Dr. Sartain (Haluk Bilginer, Ben-Hur) is an odd duck. He knows there is more to Michael than meets the eye, but he is unable to unlock the mask. Speaking of the mask, one of the horror genre’s most famous accessories reappears as one of the podcasters waves it around to inspire Michael to end his silence, sit down over a cup of joe, and sob out his past. Displaying how much director David Gordon Green and co-writers Danny McBride and Jeff Fradley consider Dr. Sartain, the first thing Laurie says to him is “Oh, you’re the new Loomis,” referring to Michael’s doctor who appeared in the first few films. Later on amidst Michael’s gruesome carnage cavalcade, Sartain tells the gathered locals peering from their front porches, “Go back inside, I’m a doctor!”

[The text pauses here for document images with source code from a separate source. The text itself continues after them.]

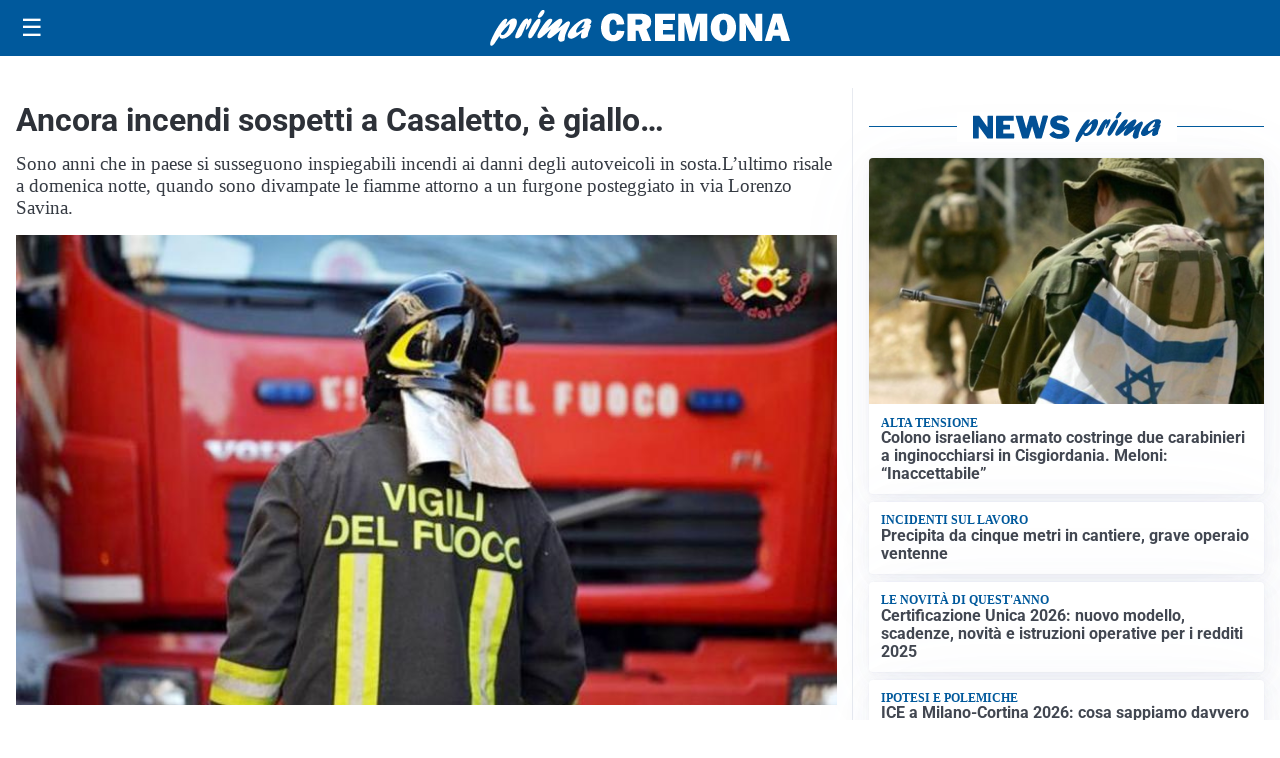

--- FILE ---
content_type: text/html; charset=utf8
request_url: https://primacremona.it/media/my-theme/widgets/list-posts/sidebar-video-piu-visti.html?ts=29491768
body_size: 708
content:
<div class="widget-title"><span>Video più visti</span></div>
<div class="widget-sidebar-featured-poi-lista">
            
                    <article class="featured">
                <a href="https://primacremona.it/attualita/medici-e-medicina-i-primi-mille-giorni-che-determinano-la-salute-futura-e-le-nuove-frontiere-della-neonatologia/">
                                            <figure><img width="480" height="300" src="https://primacremona.it/media/2026/01/Screenshot-2026-01-21-083034-480x300.jpg" class="attachment-thumbnail size-thumbnail wp-post-image" alt="&#8220;Medici e Medicina&#8221;: i primi mille giorni che determinano la salute futura e le nuove frontiere della neonatologia" loading="lazy" sizes="(max-width: 480px) 480px, (max-width: 1024px) 640px, 1280px" decoding="async" /></figure>
                                        <div class="post-meta">
                                                    <span class="lancio">televisione</span>
                                                <h3>&#8220;Medici e Medicina&#8221;: i primi mille giorni che determinano la salute futura e le nuove frontiere della neonatologia</h3>
                    </div>
                </a>
            </article>
                    
                    <article class="compact">
                <a href="https://primacremona.it/cronaca/porta-a-porta-vendevano-migliaia-di-euro-di-casalinghi-agli-anziani-ko-la-maxi-rete-di-truffatori/">
                    <div class="post-meta">
                                                    <span class="lancio">CRONACA</span>
                                                <h3>Porta a porta vendevano migliaia di euro di casalinghi agli anziani: ko la maxi rete di truffatori</h3>
                    </div>
                </a>
            </article>
                    
                    <article class="compact">
                <a href="https://primacremona.it/cronaca/a-crema-incendio-in-discoteca-a-causa-di-una-fontana-luminosa-come-a-crans-montana/">
                    <div class="post-meta">
                                                    <span class="lancio">CRONACA</span>
                                                <h3>A Crema incendio in discoteca a causa di una fontana luminosa come a Crans-Montana</h3>
                    </div>
                </a>
            </article>
            </div>

<div class="widget-footer"><a role="button" href="/multimedia/video/" class="outline widget-more-button">Altri video</a></div>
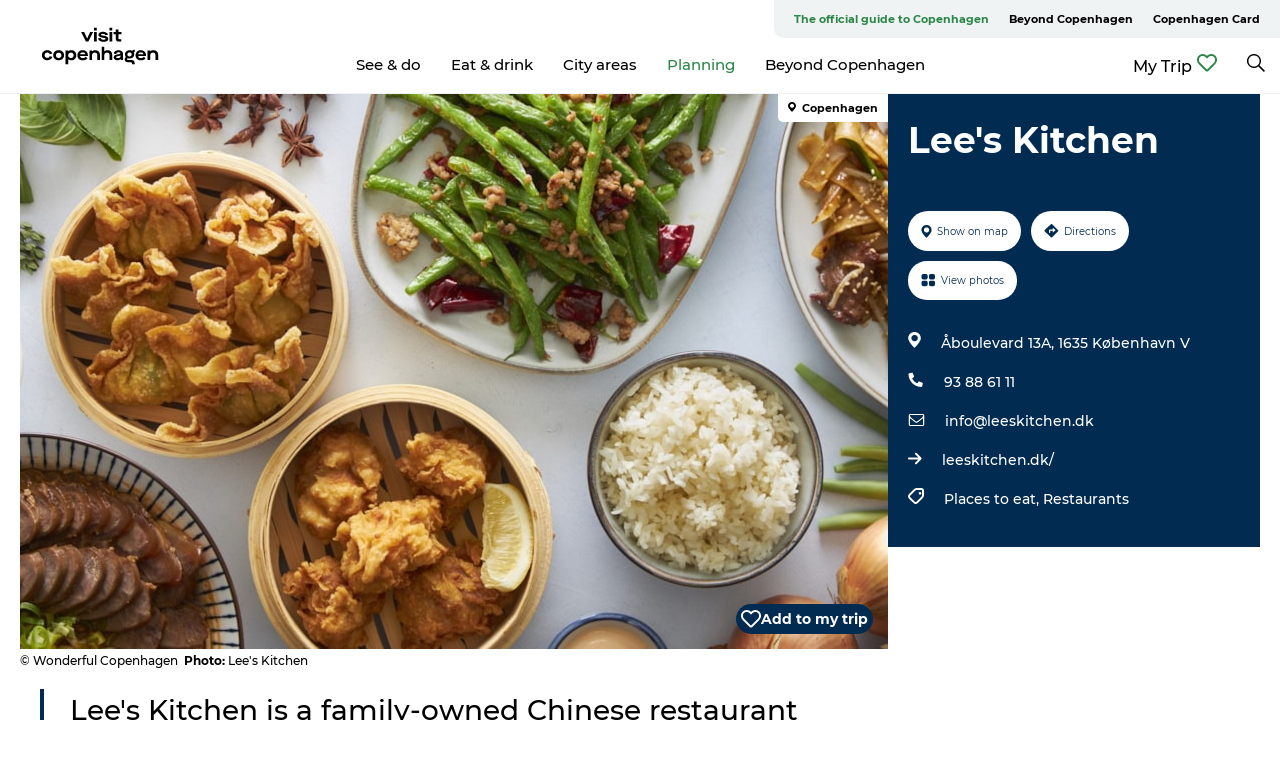

--- FILE ---
content_type: application/javascript; charset=UTF-8
request_url: https://www.visitcopenhagen.com/_next/static/chunks/60480.b5c6ae54f531ebfc.js
body_size: -109
content:
"use strict";(self.webpackChunk_N_E=self.webpackChunk_N_E||[]).push([[60480],{60480:function(e,t,n){n.r(t);var s=n(85893),r=n(67294),u=n(45697),c=n.n(u),l=n(94184),a=n.n(l),i=n(89311),f=n(14894),o=n(56460),h=n(98694);let d=e=>{let{active:t,children:n,onClose:u}=e,[c,l]=(0,r.useState)(!1),[d,m]=(0,r.useState)(t),p=(0,r.useRef)(t),E=(0,o.Z)(),b=e=>{if(e){p.current=e,E.disable(),m(e),setTimeout(()=>{l(e)},200);return}p.current&&!e&&(p.current=e,b(!1),l(e),setTimeout(()=>{m(e)},200))};return(0,r.useEffect)(()=>(t?b(!0):b(!1),()=>{b(!1)}),[t]),(0,r.useEffect)(()=>(d&&(0,h.TG)(),()=>{(0,h.w7)()}),[d]),(0,s.jsx)(s.Fragment,{children:d&&(0,s.jsx)(f.Z,{Overlay:null,onEsc:u,children:(0,s.jsx)(i.Uz,{className:a()({opened:c}),children:n})})})};d.propTypes={active:c().bool,onClose:c().func,children:c().any},t.default=r.memo(d)}}]);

The podcasters also track down Laurie, now a self-exiled outsider holed up in a country house fortress surrounded by barbed wire fences, security cameras, flood lights, and an arsenal the envy of despotic warlords everywhere. Nobody believes her, including daughter Karen (Judy Greer), that Michael is coming back. But even though it costs her social standing, marriages, and a close relationship with Karen and granddaughter Allyson (Andi Matichak), Laurie will be ready for the masked madman this time. The podcasters ask Laurie, “Don’t you want closure? Why don’t you talk to him?” They must subscribe to ‘so what’ theory of Halloween night in 1978 Haddonfield, Illinois. In 2018, five murders doesn’t come across as that big a deal says one of Allyson’s school friends. He has a point. Amidst real life classroom, nightclub, and outdoor concert massacres, whose victim counts nudge higher and higher as at home armories grow larger and larger, five murder victims really doesn’t sound so shocking.

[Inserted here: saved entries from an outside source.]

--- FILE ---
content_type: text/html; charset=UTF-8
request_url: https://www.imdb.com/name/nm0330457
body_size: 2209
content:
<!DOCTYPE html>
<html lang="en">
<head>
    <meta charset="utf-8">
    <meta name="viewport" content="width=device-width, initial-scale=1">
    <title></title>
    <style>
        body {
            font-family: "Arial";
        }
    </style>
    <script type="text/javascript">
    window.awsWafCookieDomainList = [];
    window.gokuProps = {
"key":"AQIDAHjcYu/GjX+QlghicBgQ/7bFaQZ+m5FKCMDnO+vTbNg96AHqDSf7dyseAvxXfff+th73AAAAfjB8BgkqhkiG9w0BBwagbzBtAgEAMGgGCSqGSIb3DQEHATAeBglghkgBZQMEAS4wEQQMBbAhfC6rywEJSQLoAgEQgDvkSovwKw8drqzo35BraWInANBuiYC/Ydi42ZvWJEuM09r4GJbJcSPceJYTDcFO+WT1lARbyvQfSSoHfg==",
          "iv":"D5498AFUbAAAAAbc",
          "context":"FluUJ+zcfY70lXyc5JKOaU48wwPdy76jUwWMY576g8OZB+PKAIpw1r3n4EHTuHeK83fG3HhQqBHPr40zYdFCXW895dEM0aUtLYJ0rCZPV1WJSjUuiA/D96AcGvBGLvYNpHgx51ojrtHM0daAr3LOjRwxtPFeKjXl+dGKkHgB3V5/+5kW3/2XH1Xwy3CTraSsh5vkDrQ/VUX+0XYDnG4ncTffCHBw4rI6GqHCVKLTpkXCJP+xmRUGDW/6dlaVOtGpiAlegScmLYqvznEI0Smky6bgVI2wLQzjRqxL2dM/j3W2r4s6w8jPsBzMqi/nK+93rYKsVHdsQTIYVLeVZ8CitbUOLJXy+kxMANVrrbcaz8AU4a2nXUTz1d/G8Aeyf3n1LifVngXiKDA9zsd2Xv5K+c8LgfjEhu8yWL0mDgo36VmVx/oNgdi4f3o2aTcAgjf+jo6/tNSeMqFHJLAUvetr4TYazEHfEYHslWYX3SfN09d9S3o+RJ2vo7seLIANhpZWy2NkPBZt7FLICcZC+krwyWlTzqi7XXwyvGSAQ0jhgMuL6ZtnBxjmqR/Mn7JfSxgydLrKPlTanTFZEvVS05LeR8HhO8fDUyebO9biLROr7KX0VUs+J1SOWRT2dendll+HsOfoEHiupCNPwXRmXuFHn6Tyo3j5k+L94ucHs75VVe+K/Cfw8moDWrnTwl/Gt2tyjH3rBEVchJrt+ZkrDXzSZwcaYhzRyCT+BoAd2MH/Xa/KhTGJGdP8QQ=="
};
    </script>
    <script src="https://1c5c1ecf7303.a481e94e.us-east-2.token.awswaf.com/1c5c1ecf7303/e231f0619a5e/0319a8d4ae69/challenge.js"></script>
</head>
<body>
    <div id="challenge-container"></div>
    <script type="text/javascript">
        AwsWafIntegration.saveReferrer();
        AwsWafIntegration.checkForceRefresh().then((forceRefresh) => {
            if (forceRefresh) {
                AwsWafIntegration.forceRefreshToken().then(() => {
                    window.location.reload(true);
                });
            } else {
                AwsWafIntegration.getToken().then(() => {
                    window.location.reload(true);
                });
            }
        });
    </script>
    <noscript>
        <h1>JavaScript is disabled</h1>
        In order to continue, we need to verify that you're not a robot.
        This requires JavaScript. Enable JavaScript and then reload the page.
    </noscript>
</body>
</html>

But Michael Myers is not your average high school student with a grudge. He may or may not have supernatural powers, depending on if you subscribe to particular sequel theories about how a six year-old boy suddenly morphed into a remorseless killing machine. While Laurie grew up and had some version of a life, Michael remained the same thing he always was; he hasn’t changed a bit. Neither has Halloween’s general story arc and directorial choices. Apparently, David Gordon Green has never met a jump scare he didn’t want to unnecessarily throw in to elicit a cheap jolt. The on-screen knifings will not petrify 2018 audiences the way they did 40 years ago. We watch Michael both slyly stalk his victims for a surprise attack and confront them head on pummeling them from one end of a room to another, and none of it will scare you. There will be some audible groans when gooey brain matter splatters about, but that is not fear. Therefore, it’s jump scare for us.

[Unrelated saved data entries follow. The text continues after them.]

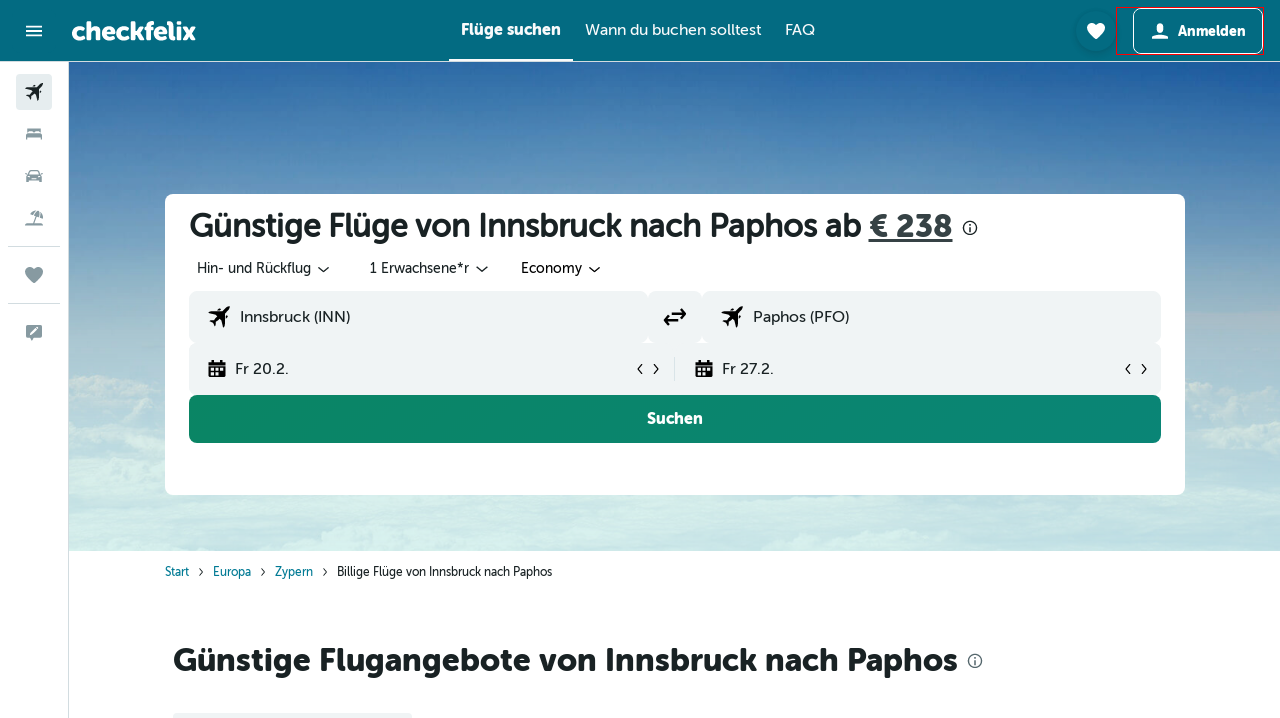

--- FILE ---
content_type: text/css;charset=UTF-8
request_url: https://content.r9cdn.net/res/combined.css?v=c80af954f5d16312621ca703b59020a19c04550f&cluster=4
body_size: -365
content:
.react.react-st .euFB{margin-left:2px;height:16px;width:16px;fill:#00819e}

If you’re seen the original 1978 film, you’re already seen this movie. They are deliberately and cheekily the same, with multiple insider winks at those in the know. Babysitters take center stage again and victims are marked if they try to engage in fumbling, carnal teenager activities - an indicator all horror fans recognize as a harbinger of doom. Most impressive is Virginia Gardner, who plays Vicky, the unfortunate babysitter this time around, as she offers a fresh take on the ‘there’s a monster in the closet’ device. She is more believable than Andi Matichak as Laurie’s granddaughter who mostly runs around in scream mode while Curtis goes full on Linda Hamilton in Terminator 2 - all mission, no fun. I do not understand the fascination with the Halloween franchise. There are devoted acolytes to the story of Laurie Strode and Michael Myers, but the routine of Michael escapes and kills some people wears thin. You either are a fan of this setup or you’re not and it will determine your enjoyment of this remake. The studio claims it’s a sequel, but it’s really Halloween 40 years later, hence why they didn’t even change the title.